Exposure to asbestos can cause cancer many years later
Chemotherapy treatments which aim to prolong patients' lives and reduce suffering from asbestos-related cancer do not work, UK researchers suggest.
Mesothelioma, caused by asbestos exposure, is usually incurable, but some specialists hope chemo could delay death and improve quality of life.
The study in the Lancet found hundreds of patients saw no benefit.
However, a US expert said other combinations of chemotherapy drugs could work better.
Despite legislation controlling the use of asbestos, there are approximately 2,000 deaths from mesothelioma in the UK every year.
The decades-long delay between exposure and the onset of the disease, means numbers are expected to keep rising for at least half a decade.
Treatment for mesothelioma is aimed principally at reducing its symptoms, and hopefully slowing down the progression of the illness.
It is generally recommended that patients are given steroid drugs and radiotherapy sessions.
The latest study looked at 409 patients, mainly from the UK, who were all given these standard treatments.
Some were additionally given doses of chemotherapy, and the effect on their disease compared.
While the chemotherapy patients did live slightly longer on average than those given just standard treatment, the researchers said the finding did not represent statistical proof, and could be misleading.
There was no improvement in quality of life among the chemotherapy patients.
One of the authors of the study, Dr Richard Stephens from the Medical Research Council Clinical Trials Unit, said: "While thousands are and will be affected by this deadly disease, our trial, which is one of the few large trials ever conducted in this disease, emphasises how difficult mesothelioma is to treat.
"This is mainly because mesothelioma forms in the lining of the lung. This makes it hard to target."
Kate Law, Cancer Research UK's director of clinical trials, added: "These results showed no real benefit from adding these chemotherapy drugs compared with just treating the symptoms of the disease.
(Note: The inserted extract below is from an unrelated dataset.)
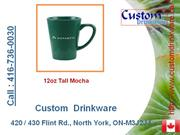 custom drinkware, tall mocha, handle mug, soup mug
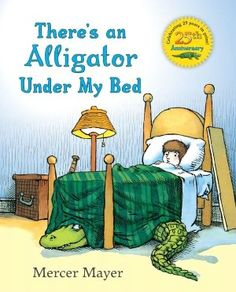 The nightmare's gone, but what about that alligator? You have to be so careful getting in and out of bed! Maybe a midnight snack to lure him into the garage will do the trick. In this funny and beloved follow-up, Mercer Mayer faces another nighttime fear head-on.    The alligator under his bed makes a boy's bedtime hazardous operation, until he lures it out of the house and into the garage.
"Any treatment can have serious side effects for patients and these findings highlight that people should not have treatment that is not of proven benefit."
However, Dr Nicholas Vogelzang, from the Nevada Cancer Institute, also writing in The Lance said that results from other trials using different combinations of chemotherapy drugs had been more positive.
Professor Mark Britton, of the British Lung Foundation added: "It is worth noting that since this trial began newer treatments are available which can extend survival times by some months, which may be of crucial importance for people with mesothelioma in terms of the time they have to spend with their loved ones."